In a statement sent to the Slovak media, Rauball emphasised that he fully stands behind his claims and perceives as false any information to the effect that no action has been taken concerning the given case or that he’s misleading shareholders with his updates concerning the arbitration against Slovakia. On the contrary, Rauball harbours the conviction that he’s stepping on someone’s toes in Slovakia because Kukelcik was officially designated as a witness on behalf of Slovakia during arbitration proceedings held by the International Centre for Settlement of Investment Disputes in Washington in December 2015.
“They’re afraid that the investigation into corrupt behaviour displayed by the witness might lower the odds of Slovakia succeeding in the arbitration,” said Rauball.
According to TASR’s information, another Slovak witness in the case is likely to be Peter Corej, the former owner of EuroGas daughter company Rozmin, which lost the licence back in 2004. Rauball accused him of corruption in the process of acquiring a licence for a company called Economy Agency RV in 2005.
“There’s an idiom: the pot calling the kettle black. In other words, the one who has engaged in corrupt practices for years is accusing me of corruption. Rauball tried to buy me in the past. When he didn’t succeed, he started to blackmail me. When that didn’t work, he started to plot schemes against me, only to see his designs fail once again. I’ve been defending the interests of the Slovak Republic, and somebody like Rauball – by the way, he’s already been convicted by a court for similar criminal activities – won’t stop me. I possess enough material in writing regarding Rauball’s practices and the manner in which he operated in Slovakia,” TASR was told by Corej, who filed a criminal complaint against Rauball back in 2011, but hasn’t seen it addressed to date.
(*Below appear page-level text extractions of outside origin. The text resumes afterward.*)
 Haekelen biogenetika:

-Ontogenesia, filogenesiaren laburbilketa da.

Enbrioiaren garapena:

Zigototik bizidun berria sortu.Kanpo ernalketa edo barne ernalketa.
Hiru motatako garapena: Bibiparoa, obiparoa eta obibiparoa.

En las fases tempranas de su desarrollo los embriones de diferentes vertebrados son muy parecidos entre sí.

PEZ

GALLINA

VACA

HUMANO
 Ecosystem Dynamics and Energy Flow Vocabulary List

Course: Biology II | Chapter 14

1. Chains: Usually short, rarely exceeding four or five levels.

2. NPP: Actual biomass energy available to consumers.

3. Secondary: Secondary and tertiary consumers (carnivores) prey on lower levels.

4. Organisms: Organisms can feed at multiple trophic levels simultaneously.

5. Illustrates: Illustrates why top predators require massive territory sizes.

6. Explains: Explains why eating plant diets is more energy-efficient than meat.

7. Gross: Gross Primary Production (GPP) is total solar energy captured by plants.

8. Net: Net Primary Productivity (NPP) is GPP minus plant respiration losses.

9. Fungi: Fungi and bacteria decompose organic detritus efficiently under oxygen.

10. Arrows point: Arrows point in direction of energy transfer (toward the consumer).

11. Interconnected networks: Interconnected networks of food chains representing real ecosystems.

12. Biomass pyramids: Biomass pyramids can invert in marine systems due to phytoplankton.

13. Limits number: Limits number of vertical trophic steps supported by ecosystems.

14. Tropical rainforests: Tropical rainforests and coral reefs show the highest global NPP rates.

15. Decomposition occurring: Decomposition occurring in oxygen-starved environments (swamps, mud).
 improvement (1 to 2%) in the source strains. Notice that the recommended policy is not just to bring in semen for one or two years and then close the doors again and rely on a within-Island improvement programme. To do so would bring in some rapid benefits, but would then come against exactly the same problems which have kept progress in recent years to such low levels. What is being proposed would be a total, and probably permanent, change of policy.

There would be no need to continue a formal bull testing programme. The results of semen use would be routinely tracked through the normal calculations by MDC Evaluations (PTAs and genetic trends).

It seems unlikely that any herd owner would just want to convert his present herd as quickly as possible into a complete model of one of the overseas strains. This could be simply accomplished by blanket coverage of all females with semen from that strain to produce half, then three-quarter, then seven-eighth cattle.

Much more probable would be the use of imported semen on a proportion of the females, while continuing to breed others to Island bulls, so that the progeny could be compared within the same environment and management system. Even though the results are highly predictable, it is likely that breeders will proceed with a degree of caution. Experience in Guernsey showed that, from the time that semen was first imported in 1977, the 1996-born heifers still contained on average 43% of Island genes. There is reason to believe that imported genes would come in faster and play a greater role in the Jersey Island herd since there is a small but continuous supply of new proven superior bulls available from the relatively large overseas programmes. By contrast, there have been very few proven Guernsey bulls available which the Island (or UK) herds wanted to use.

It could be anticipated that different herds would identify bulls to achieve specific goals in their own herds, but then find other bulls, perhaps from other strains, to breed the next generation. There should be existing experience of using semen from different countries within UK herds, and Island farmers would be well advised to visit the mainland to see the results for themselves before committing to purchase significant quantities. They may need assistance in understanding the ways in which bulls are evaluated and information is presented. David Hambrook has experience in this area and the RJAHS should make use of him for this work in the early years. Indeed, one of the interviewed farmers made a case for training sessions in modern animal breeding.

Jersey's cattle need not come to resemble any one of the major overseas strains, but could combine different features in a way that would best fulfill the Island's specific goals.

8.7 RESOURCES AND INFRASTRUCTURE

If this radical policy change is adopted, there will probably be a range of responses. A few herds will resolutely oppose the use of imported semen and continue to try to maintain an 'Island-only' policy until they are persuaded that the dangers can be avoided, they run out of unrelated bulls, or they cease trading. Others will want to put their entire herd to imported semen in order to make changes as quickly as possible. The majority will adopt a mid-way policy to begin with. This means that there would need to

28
“If the Slovak police, courts, prosecution, the Slovak Intelligence Service [SIS] and even journalists hadn’t been corrupted by Rauball of all people but defended the interests of Slovakia, we wouldn’t be facing arbitration today. On the contrary, it would have been Rauball facing the music for his fraud against Slovakia. He’s purposefully and voluntarily lying to both the shareholders of the company and the Slovak public as well,” said Corej, adding that the head of EuroGas has never been to the talc mining site.
The talc deposit in Gemerska Poloma was discovered accidentally during a search for tin in 1985. The talc from the deposit has high levels of purity, with experts viewing it as one of the most important deposits in the world – representing some 85 million tonnes.
The revocation of the licence prompted Rauball, on behalf of EuroGas, to launch arbitration proceedings against Slovakia at the aforementioned International Centre for Settlement of Investment Disputes (ICSID). As the petitioner in the arbitration, which was launched in 2014, EuroGas is demanding compensation of $3.2 billion (€2.9 billion) from Slovakia for what it calls a marred investment.
EuroGas began indicating its plans to take legal action against Slovakia over the loss of the talc quarry in 2010. At first, it demanded compensation of €500 million in 2011. One year later a company called EuroGas Inc., registered in the USA, also began claiming compensation. EuroGas asserted that its rights related to a trade agreement between the erstwhile Czechoslovakia and the USA from 1991 had been violated. The Slovak Finance Ministry last year denied that any such agreement had been broken.